No menos llamativa es la firme intransigencia que acompaña cada una de sus caprichosas determinaciones, sean ellas propias o a consecuencia de largas charlas matrimoniales. Si alguien piensa lo contrario basta repasar cada una desde el comienzo mismo del mandato, aspecto que queda demostrado por el inquebrantable convencimiento de que todo lo que el Gobierno hace es lo que más le conviene a los argentinos, aún sin tener en cuenta la voluntad ciudadana y el descenso en la popularidad de su propia imagen.
Hoy podríamos preguntarnos a qué país pertenecemos, si al “real” que inspira el “modelo” del kirchnerismo o al “virtual” o “mediático” que impulsa el espectro opositor y los medios críticos al Gobierno, como afirma la Presidenta. A prima facie y a la vista de cómo están las cosas, según el común de la ciudadanía, enrolados o no en la “corriente mediática”, es fácil suponer que para Cristina la gran mayoría vive en las “nubes de Úbeda”, parafraseando la célebre frase del viejo Senador Saadi.

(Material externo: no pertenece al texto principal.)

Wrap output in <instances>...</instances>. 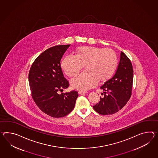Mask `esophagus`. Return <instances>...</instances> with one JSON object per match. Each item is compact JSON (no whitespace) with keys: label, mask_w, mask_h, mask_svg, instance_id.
<instances>
[{"label":"esophagus","mask_w":158,"mask_h":158,"mask_svg":"<svg viewBox=\"0 0 158 158\" xmlns=\"http://www.w3.org/2000/svg\"><path fill=\"white\" fill-rule=\"evenodd\" d=\"M87 92H84V91H79V94L81 95H84L85 94H87Z\"/></svg>","instance_id":"34e87169"}]
</instances>
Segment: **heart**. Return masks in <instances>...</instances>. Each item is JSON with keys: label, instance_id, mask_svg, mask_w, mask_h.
Returning <instances> with one entry per match:
<instances>
[{"label": "heart", "instance_id": "heart-1", "mask_svg": "<svg viewBox=\"0 0 158 158\" xmlns=\"http://www.w3.org/2000/svg\"><path fill=\"white\" fill-rule=\"evenodd\" d=\"M85 64L87 70L71 81L74 89L85 91L111 77L118 65V58L114 51L96 47L83 46L77 49V55L69 54L63 59L62 68L66 75H76Z\"/></svg>", "mask_w": 158, "mask_h": 158}]
</instances>
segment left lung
Segmentation results:
<instances>
[{"instance_id":"left-lung-1","label":"left lung","mask_w":158,"mask_h":158,"mask_svg":"<svg viewBox=\"0 0 158 158\" xmlns=\"http://www.w3.org/2000/svg\"><path fill=\"white\" fill-rule=\"evenodd\" d=\"M133 69L131 60L121 51L115 73L100 87L104 91V96L100 97V102L93 106L95 111L103 115L119 111L131 97Z\"/></svg>"}]
</instances>
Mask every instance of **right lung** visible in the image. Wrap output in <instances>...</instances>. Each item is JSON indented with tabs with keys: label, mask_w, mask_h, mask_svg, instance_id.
<instances>
[{
	"label": "right lung",
	"mask_w": 158,
	"mask_h": 158,
	"mask_svg": "<svg viewBox=\"0 0 158 158\" xmlns=\"http://www.w3.org/2000/svg\"><path fill=\"white\" fill-rule=\"evenodd\" d=\"M70 44L52 47L39 55L28 74L34 101L41 111L53 118L67 115L75 107L78 93L59 94L67 89L69 82L64 77L60 60Z\"/></svg>",
	"instance_id": "1"
}]
</instances>
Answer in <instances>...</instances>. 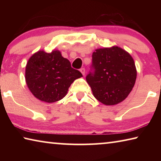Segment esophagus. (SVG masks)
Wrapping results in <instances>:
<instances>
[{
    "label": "esophagus",
    "instance_id": "1",
    "mask_svg": "<svg viewBox=\"0 0 161 161\" xmlns=\"http://www.w3.org/2000/svg\"><path fill=\"white\" fill-rule=\"evenodd\" d=\"M80 72H81V74H82V75H85V69H84V68H81Z\"/></svg>",
    "mask_w": 161,
    "mask_h": 161
}]
</instances>
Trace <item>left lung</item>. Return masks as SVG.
Returning a JSON list of instances; mask_svg holds the SVG:
<instances>
[{"mask_svg":"<svg viewBox=\"0 0 161 161\" xmlns=\"http://www.w3.org/2000/svg\"><path fill=\"white\" fill-rule=\"evenodd\" d=\"M136 75L132 57L114 46L94 52L86 80L98 101L105 105H114L124 101L131 92Z\"/></svg>","mask_w":161,"mask_h":161,"instance_id":"1","label":"left lung"}]
</instances>
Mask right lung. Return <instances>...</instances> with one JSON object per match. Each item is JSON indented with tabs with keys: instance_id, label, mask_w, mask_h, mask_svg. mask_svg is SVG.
Masks as SVG:
<instances>
[{
	"instance_id": "obj_1",
	"label": "right lung",
	"mask_w": 161,
	"mask_h": 161,
	"mask_svg": "<svg viewBox=\"0 0 161 161\" xmlns=\"http://www.w3.org/2000/svg\"><path fill=\"white\" fill-rule=\"evenodd\" d=\"M81 77V73L73 69L58 50L51 53L38 51L26 65L25 81L30 91L37 99L47 103L64 97L72 83Z\"/></svg>"
}]
</instances>
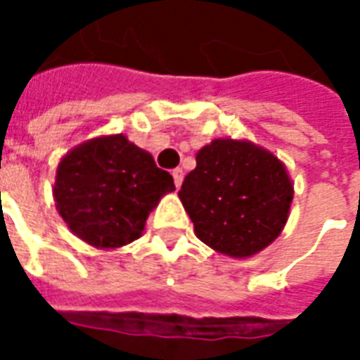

En ese amplio espectro, en el “país virtual”, se nos ubica a quienes creemos que este Gobierno no está haciendo bien las cosas y que reacciona a contramano cuando se lo cuestiona.
Del otro lado, en el maravilloso “país real” de Cristina, están quienes aún creen en “el modelo”, son los pocos que van quedando: convencidos o no, por obsecuencia, conveniencia o beneficio de cualquier índole. Cualquiera podría suponer que el rechazo general hacia las palabras de la Dra. Fernández de Kirchner daría por resultado un giro inmediato en la marcha de las políticas del Gobierno. Pero también sabemos que esto no es así, porque en la medida que el kirchnerismo vaya perdiendo imagen redoblará la apuesta, victimizándose, sembrando la incertidumbre y la sospecha, crispando aún más los ánimos.
Esta actitud cerrada, francamente opuesta al espíritu democrático y sumada al desprecio por las instituciones del que el oficialismo hace gala, es la que abona la existencia de un “país real” y otro “virtual” donde conviven todos los fantasmas que agitan los Kirchner: la oposición “antipatria”, la “oligarquía ganadera”, la “derecha golpista” y toda la yerba que se les ocurra inventar. Paradójicamente la realidad en la que estamos comprometidos es muy distinta de aquella que el Gobierno propicia mientras el resto de la clase política se disputa un espacio que difícilmente aproveche.
El país real, al que pertenecemos, refleja todo aquello que el Gobierno no ve o no quiere ver, dejando al kirchnerismo en la más absoluta realidad virtual.